What is considered "healthy eating" for women who are planning to become pregnant?

What is a serving size?

What foods should I be careful about eating?

As part of a healthy diet, what should I drink?

Is it ok to drink alcohol while I am planning to get pregnant?

There is so much advice out there; how do I choose what to eat?

Choosing what to eat should be based on a balanced diet and the amount of calories you need to carry out your daily activities. Avoid fad diets and those that over-emphasize or downplay any of the six main dietary nutrients: water, protein, carbohydrates, fat, vitamins, and minerals. Healthy eating will help you function at your best and achieve and maintain a healthy body weight. 

Why are folic acid (or folate) and iron so important?

As part of the revised FDA national dietary guidelines for healthy eating, there are two specific recommendations for pre-pregnant women that relate to iron and folate (folic acid):
  • Consume adequate synthetic folic acid daily (from fortified foods or supplements) AND food forms of folic acid from a varied diet.

Whether you are planning to get pregnant or not, you must be sure to get enough folic acid (sometimes called folate).

Folic acid is a B vitamin that helps a baby's neural tube -- the part of the embryo that becomes the brain and spinal cord -- develop properly. It is critical to start taking it before conception and to continue taking it through the third month of pregnancy, when the baby's neural tube is developing, to prevent birth defects in the spine and skull.

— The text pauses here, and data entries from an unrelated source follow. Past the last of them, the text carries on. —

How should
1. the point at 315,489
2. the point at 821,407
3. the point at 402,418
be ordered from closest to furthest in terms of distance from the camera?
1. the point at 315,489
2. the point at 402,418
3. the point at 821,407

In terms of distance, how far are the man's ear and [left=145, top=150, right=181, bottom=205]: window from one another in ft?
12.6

You can get folic acid by taking a multivitamin with 400 micrograms (mcg) of it daily. You will also find it in fortified breakfast cereals; citrus fruits and juices; dried peas and beans; and green, leafy vegetables such as spinach, collard and turnip greens, and broccoli.

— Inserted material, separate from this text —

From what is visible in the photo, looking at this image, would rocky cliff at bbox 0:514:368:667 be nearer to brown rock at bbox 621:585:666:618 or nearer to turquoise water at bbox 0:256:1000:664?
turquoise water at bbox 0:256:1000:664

  • Eat foods high in heme-iron, iron-rich plant foods, iron-fortified foods, or foods that facilitate iron absorption, such as vitamin C-rich foods.

Iron is important during pregnancy as it prevents anemia, a condition in which the body isn't able to produce enough healthy red blood cells. Developing infants need a high level of red blood cells in order to receive enough oxygen. And, anemia in the mother can be passed on to her baby.

You can get heme-iron by eating food such as red meats, fish, and poultry (basically, food from animal sources).  Iron-rich plant foods include cooked beans, lentils, and enriched pasta.  Many breakfast cereals are also iron-fortified.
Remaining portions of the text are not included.